Technology sharing | How to use Prometheus to implement system monitoring alarm email notification

The last article about Prometheus talked about how Prometheus implements process monitoring. In the actual online environment, when the system process is abnormal, it is necessary to notify the operation and maintenance personnel on duty in real time to check whether the system is still operating normally. Next, we will introduce how to implement monitoring and alarm notification based on Prometheus.

The alarm notification of Prometheus uses its component AlertManager. Alertmanager receives alerts from clients such as Prometheus, and then processes them by grouping, deleting duplicates, etc., and sends them to the correct receiver through routing. Alerts can be sent to different module leaders according to different rules. Alertmanager supports alerts such as Wechat, Email, and Webhook, among which Webhook can be connected to chat tools such as DingTalk.
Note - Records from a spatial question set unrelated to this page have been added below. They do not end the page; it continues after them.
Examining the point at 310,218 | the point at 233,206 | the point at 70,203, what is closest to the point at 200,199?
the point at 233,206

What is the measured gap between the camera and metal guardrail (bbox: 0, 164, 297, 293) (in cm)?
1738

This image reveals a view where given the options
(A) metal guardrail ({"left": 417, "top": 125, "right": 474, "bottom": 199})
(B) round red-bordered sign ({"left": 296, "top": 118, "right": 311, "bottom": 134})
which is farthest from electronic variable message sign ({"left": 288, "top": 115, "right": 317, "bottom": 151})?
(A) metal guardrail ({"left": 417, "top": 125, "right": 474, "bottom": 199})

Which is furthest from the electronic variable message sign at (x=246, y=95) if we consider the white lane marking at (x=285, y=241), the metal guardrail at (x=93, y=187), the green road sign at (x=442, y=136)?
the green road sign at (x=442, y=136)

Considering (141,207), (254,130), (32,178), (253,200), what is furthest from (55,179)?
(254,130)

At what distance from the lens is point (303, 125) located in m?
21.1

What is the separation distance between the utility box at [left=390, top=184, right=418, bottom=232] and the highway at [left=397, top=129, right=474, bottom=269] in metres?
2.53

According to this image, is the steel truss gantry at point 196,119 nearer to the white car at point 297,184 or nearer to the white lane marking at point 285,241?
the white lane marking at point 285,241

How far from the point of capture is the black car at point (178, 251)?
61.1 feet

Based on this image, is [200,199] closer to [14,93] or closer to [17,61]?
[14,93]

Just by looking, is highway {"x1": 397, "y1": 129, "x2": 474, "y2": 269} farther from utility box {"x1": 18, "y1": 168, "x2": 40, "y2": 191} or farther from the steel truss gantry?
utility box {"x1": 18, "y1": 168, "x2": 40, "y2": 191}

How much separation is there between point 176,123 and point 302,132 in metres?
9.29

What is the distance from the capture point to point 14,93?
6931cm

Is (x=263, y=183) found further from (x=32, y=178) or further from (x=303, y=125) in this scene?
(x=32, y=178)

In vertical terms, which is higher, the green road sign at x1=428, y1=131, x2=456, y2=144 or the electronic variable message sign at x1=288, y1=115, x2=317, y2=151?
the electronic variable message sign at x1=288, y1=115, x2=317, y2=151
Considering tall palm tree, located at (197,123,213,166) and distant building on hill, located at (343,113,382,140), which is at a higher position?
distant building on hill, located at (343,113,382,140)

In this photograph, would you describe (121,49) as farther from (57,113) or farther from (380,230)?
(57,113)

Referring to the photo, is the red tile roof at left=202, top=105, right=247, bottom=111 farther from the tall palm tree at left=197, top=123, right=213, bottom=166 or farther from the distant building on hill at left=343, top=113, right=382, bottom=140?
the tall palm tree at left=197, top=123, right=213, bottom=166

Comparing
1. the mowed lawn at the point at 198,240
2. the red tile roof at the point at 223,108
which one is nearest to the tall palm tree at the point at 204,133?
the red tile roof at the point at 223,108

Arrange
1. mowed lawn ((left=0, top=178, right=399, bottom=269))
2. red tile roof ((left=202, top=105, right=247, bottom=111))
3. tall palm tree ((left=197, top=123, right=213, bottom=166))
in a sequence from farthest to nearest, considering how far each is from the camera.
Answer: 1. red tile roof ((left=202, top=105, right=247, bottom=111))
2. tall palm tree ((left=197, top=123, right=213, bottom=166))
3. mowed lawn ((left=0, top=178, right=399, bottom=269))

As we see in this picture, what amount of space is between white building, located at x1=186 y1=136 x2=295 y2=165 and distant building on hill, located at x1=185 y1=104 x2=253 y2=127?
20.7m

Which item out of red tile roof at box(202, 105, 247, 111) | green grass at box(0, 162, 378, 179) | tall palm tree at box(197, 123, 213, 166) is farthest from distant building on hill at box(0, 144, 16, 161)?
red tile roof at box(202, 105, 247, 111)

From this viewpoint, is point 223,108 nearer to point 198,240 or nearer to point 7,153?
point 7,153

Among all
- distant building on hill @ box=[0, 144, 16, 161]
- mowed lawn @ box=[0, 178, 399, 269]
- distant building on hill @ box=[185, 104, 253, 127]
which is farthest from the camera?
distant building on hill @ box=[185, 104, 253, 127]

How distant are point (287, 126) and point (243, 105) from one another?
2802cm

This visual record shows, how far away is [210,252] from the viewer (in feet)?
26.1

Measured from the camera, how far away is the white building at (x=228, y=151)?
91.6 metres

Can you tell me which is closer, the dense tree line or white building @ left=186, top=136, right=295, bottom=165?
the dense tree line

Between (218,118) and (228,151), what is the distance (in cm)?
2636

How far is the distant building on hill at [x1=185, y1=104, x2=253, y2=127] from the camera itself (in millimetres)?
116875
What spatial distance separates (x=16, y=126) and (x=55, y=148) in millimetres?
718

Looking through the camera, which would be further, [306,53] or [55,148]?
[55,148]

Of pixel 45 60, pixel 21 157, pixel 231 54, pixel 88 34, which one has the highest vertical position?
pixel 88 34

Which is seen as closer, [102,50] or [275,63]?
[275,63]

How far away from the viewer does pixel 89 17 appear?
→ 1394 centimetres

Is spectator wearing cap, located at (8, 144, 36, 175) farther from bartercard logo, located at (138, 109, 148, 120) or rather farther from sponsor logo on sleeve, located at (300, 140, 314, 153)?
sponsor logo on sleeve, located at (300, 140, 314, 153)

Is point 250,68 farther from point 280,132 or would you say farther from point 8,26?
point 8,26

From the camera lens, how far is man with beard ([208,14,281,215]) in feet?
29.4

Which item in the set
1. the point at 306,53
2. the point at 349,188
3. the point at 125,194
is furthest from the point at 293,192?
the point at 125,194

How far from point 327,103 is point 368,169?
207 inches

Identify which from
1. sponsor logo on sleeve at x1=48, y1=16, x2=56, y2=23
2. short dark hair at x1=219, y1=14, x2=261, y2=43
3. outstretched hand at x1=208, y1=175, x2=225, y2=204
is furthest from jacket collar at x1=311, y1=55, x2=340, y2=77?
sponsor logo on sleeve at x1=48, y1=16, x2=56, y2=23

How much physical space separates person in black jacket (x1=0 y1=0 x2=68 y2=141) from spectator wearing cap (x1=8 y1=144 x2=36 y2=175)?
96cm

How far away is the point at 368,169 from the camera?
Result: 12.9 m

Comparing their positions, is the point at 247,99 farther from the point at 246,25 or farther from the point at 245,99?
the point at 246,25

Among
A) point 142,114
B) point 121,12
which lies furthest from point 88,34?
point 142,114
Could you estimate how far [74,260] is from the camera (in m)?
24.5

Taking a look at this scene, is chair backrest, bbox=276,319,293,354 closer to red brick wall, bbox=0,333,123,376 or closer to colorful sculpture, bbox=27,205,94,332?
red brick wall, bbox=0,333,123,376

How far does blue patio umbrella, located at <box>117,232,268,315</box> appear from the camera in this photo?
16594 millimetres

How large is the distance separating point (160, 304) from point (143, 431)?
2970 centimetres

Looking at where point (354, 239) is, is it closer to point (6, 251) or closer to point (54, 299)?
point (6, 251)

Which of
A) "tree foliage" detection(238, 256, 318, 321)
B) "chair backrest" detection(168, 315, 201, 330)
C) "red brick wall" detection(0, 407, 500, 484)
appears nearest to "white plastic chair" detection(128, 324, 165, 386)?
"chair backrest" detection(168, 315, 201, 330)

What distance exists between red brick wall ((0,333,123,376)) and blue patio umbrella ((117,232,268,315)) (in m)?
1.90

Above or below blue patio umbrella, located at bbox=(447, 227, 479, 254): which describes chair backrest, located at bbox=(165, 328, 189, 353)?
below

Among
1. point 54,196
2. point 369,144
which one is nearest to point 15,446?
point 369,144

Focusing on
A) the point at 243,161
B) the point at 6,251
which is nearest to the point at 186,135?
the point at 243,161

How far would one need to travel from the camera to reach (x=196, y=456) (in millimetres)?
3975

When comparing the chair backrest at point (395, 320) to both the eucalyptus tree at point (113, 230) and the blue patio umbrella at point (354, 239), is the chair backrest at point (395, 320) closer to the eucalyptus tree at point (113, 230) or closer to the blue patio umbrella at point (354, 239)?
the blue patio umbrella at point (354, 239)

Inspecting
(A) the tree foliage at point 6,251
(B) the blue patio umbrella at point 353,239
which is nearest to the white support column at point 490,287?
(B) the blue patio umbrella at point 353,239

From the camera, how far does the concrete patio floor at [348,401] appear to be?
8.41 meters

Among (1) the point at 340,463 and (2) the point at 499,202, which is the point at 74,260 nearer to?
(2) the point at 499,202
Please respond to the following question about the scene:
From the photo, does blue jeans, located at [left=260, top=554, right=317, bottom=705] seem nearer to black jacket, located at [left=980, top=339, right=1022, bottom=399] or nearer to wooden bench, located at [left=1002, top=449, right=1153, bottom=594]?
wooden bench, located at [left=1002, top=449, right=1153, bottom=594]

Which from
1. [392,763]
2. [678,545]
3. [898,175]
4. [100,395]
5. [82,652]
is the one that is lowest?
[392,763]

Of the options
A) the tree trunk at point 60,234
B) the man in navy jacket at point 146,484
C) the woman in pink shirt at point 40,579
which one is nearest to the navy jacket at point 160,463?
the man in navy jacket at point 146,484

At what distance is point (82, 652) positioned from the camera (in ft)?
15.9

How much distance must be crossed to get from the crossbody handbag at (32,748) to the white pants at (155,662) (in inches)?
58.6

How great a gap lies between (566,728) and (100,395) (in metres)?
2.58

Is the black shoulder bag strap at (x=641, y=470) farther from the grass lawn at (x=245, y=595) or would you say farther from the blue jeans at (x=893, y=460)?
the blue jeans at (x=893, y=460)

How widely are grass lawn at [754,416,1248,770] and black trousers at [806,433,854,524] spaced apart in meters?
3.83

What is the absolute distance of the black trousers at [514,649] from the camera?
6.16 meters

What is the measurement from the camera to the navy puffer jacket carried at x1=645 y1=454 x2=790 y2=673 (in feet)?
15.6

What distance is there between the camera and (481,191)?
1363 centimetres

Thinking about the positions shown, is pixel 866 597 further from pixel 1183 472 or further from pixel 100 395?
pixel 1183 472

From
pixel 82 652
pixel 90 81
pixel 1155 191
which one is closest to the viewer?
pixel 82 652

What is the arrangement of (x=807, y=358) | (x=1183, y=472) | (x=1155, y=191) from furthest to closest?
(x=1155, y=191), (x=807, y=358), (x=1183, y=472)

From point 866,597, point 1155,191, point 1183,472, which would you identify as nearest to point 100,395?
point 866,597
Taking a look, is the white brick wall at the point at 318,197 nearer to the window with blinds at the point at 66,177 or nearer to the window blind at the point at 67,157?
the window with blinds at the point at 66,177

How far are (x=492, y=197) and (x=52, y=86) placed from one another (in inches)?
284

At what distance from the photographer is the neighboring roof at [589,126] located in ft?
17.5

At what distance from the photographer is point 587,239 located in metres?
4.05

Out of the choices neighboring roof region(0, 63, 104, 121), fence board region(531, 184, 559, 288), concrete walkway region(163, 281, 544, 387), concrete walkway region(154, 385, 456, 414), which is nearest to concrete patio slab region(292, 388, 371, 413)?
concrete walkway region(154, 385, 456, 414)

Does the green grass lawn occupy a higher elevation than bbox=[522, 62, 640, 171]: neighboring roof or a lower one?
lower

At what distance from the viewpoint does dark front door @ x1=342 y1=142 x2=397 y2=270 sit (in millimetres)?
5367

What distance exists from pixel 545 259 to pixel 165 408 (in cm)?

insert image description here

Alarm process

  • Prometheus configuration monitoring rules
  • Monitoring object trigger threshold
  • Threshold Exceeded Duration
  • Push alerts to Alertmanager
  • Alertmanager processes alarm information
    1) Group (group): Similar alarms are combined into one notification.
    2) Silences: No notification, used when the system is upgraded.
    3) Inhibition: Notify only once, the same content will not be notified again.
  • Alertmanager sends notifications to the media, mailboxes, DingTalk, WeChat, etc. Receive notifications

Install and deploy AlertManager

Deploy alert term manager

download binaries

wget https://github.com/prometheus/alertmanager/releases/download/v0.24.0/alertmanager-0.24.0.linux-amd64.tar.gz

tar zxvf alertmanager-0.24.0.linux-amd64.tar.gz
mv alertmanager-0.24.0.linux-amd64 /apps/alertmanager

Create an alerttermanager service

vim /etc/systemd/system/alertmanager.service

[Unit]
Description=alertmanager
Documentation=https://prometheus.io/
After=network.target

[Service]
User=root
Type=simple
#不能有单引号和双引号
ExecStart=/home/prometheus/alertmanager/alertmanager/alertmanager --config.file=/home/prometheus/alertmanager/alertmanager/alertmanager.yml --storage.path=/home/prometheus/alertmanager/alertmanager/data --web.listen-address=:19093 --cluster.listen-address=0.0.0.0:19094 --web.external-url=http://192.168.1.108:19093
Restart=on-failure

[Install]
WantedBy=multi-user.target

Start the service:

systemctl daemon-reload
systemctl enable --now alertmanager
systemctl status alertmanager

Visit 192.168.1.108:19093 to manage the alertmanager page:

insert image description here

Alertmanager configuration

Detailed explanation of the configuration file, taking the mailbox alarm as an example:

vim /home/prometheus/alertmanager/alertmanager/alertmanager.yml
#邮件发送者
global:
  resolve_timeout: 30s
  smtp_smarthost: 'smtp.qq.com:465' 
  smtp_from: '[email protected]' 
  smtp_auth_username: '[email protected]' 
  smtp_auth_password: 'xxxxxxxxvpobcee'
  smtp_hello: '@qq.com'
  smtp_require_tls: false

templates:
  - '/home/prometheus/alertmanager/alertmanager/tmpl/email.tmpl'  #增加templates配置
route:
  group_by: ['alertname']
  group_wait: 30s
  group_interval: 5m
  repeat_interval: 5m
  receiver: 'email'
  routes:
  - receiver: dingtalk-webhook
    group_wait: 10s
  - receiver: email
    group_wait: 10s
receivers:
  - name: 'email'
    email_configs:
      - to: '[email protected]'
        send_resolved: true
inhibit_rules:
  - source_match:
      severity: 'critical'
    target_match:
      severity: 'warning'
    equal: ['alertname', 'dev', 'instance']

Item Value

insert image description here

Prometheus rules

Create a new rule file, configure group information, alarm threshold and time, alarm label and comment, etc.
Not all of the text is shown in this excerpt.